Detecting creative accounting 101
In fundamental investing, one needs to look at the financial statements of the listed companies intending to invest or has already invested. Cases of Enron and Worldcom, and now all the famous investment banks shows that audited financial statements do not necessarily mean that every single figure is really correct.
If one waits until “creative accounting” is detected by relevant authorities, then it will be like Enron case, too late already if one is still holding on to the stocks.
“Accounting is the language of business.”
I know that most of us came across above verse from Rich Dad Poor Dad but it is Warren Buffett who said it first.
1. Cash
Cash most probably cannot be faked in an audited financial statement but in the event of liquidation, it won’t be enough for stock holders. In addition, the stacking of large amount of cash in bank is considered inefficient in today’s business world.
2. Land and properties
Of all the assets in balance sheet, land and properties are most probably the best. Most probably only got this type of asset that can appreciate in value, the issue is, it is hard to determine how much a company has as land is usually lumped together with plant and equipment.

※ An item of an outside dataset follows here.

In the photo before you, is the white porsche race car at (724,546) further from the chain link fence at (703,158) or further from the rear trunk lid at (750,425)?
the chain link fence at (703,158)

Another issue is of course the subprime situation now, when there is credit crisis and recession, most cannot afford land and properties, actual value that can be cashed out is much lower than that reported in balance sheets more than one year ago.
3. Plant and equipment
All the machines are only worth their scrap values only and not capital investment minus accumulated depreciation.
4. Inventories
The actual value of inventories depends on specific businesses and industries. For example, in the case of clothing companies, with value of clothes that are in fashion last year, may have a significant value lesser one year later due to changes in fashion.
Difference in reported inventories values is especially true for firms selling computers like Acer, Hewlett Packard as computers depreciated in value rapidly over time. This is true for electronics also.
5. Receivables
Depending on who owned the receivables, in the event of liquidation, elusive debtors disappear and if receivables are not concentrated in a few hands, liquidators do not have the time and motivation to retrieve those bad debts.
6. Investments
This item is the least to be trusted of all items on balance sheet. “Investments” can literally mean anything, in addition to stocks of other publicly listed companies. Unless they are fully declared and explained, one should be cautious.
7. Intangible assets
These basically include recipes, patents, trademarks, software programs and design, all the intellectual property. They are not totally worthless but when there is liquidation, they most probably fetch far less than their values.
8. Goodwill
It is hard to access the true monetary value of goodwill, though most of the time; it is the key competitive advantage of a business. What is stated on the balance sheet is most probably not their true value; you have to access it yourself.
9. All other liabilities
Unfortunately for equity investors, all the stated liabilities owned to tax office and banks are the most real figures that one sees on a balance sheet. These are figures that one no need to doubt.